With large numbers of women channeled and competing in relatively small numbers of ‘pink-collar’ work statuses, their compensation rates are driven downward in the market. Restricted compensation opportunities foster women’s dependence on men, with increased exploitation by men.
Focus on the workplace ignores the importance of an unpaid wife at home supporting a successful husband at work. Such economic exchanges between social unequals are at odds with the folk category of the self-made man. Not only is the workplace a site of male exploitation of women, sexual and otherwise, but also it is a locale for behaviors from flirting to consensual sex. Not just sexual harassment but additionally sexual pursuits have a workplace arena, not surprising among highly sexual primates. The full range of organizational sexuality, its relations to job benefits and harm, and its resistance to social control are among little studied dimensions of work (Williams et al. 1999).
8. The New Nature Of Work
In late industrial societies, the future of work could include not enough of it for permitting the earning of middle-class compensation. Competition in the global market engenders a massive de-industrialization with the loss of adequate jobs for those with high-school levels of education or less.
American production workers must compete with Chinese prison and South Asian child labor. In today’s job market, employee loyalty has become a one-way street. Overnight, jobs can be eliminated in the thousands by a single firm. Some terminations are psychologically brutal.
The era of lifetime jobs gradually erodes, replaced by insecure contingent work, including part-time, contract and temporary persons—all workers who are not full-time with full benefits. Conditions of employment not obtained by contingent workers include job training and career advancement with a firm. Such workers become employed only with an immediate demand for them. Of course, some persons desire contingent work. Automation and reorganization of work created a controversy about the existence of deskilling, under capitalism, a continuous lowering of levels of skill throughout a national economy, leading to an unskilled proletariat.
De-skilling in neo-Marxist theory is a form of social control of workers through a minute division of labor, with organizing work into simple, repetitive tasks involving few mental reflections. Although a good number of crafts and some professions were deskilled during the twentieth century, no deskilling throughout an overall industrial economy exists.
Trade unions contest management for social control in some workplaces.
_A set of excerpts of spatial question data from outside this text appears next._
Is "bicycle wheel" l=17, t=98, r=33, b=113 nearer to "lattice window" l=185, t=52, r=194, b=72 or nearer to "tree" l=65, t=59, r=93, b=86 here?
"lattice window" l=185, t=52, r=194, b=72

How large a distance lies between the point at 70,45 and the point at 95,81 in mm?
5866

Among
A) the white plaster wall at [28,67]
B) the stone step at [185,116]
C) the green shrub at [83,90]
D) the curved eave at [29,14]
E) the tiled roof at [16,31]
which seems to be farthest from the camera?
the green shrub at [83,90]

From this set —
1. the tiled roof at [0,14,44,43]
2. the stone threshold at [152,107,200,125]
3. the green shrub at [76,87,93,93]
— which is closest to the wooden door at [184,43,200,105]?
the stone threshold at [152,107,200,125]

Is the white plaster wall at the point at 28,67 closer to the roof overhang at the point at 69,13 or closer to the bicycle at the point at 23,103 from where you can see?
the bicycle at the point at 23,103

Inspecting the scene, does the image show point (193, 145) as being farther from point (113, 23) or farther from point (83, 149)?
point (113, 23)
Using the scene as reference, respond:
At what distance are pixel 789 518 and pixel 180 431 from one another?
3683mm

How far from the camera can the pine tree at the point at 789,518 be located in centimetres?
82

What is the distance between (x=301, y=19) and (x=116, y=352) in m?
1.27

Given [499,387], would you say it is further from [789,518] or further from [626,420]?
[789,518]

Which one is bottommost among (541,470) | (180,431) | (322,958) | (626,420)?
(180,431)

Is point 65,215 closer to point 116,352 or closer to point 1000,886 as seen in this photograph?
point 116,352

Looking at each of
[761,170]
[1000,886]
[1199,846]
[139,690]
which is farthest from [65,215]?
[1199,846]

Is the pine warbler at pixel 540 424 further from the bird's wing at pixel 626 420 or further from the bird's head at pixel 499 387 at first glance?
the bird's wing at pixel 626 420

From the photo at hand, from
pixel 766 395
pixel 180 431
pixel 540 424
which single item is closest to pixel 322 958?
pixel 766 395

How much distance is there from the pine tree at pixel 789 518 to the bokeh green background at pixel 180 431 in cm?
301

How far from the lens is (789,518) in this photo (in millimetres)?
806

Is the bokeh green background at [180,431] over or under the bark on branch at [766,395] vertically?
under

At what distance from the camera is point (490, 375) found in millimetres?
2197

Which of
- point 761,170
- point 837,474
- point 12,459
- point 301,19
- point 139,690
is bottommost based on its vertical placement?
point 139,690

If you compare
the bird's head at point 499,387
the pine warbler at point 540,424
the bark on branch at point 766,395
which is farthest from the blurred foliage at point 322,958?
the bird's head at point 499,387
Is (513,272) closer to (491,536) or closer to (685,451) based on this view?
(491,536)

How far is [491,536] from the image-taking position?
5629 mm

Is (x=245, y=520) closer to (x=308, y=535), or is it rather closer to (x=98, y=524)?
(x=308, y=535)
In America, for unionized employees in private industry, the overall pay is one-third higher and for blue-collar workers about 70 percent more than in nonunion companies. Unionization provides a wage advantage to workers.
The future of the labor movement, however, is clouded. In the USA and Canada, trade unions have diminished in union density, organizing success, level of labor actions, and political influence. Reasons given for this decline include: union sloth; the law as enacted and then interpreted by the courts; globalized competition; ‘cooperative’ programs; and a neo-liberal philosophy embraced by the large political parties. For union success, new forms and policies in the labor movement must be created including, multi-employer bargaining, removal of legal impediments to organizing, and coordination with community, advocacy, religious, and ethnic organizations to further mutual goals (Clawson and Clawson 1999).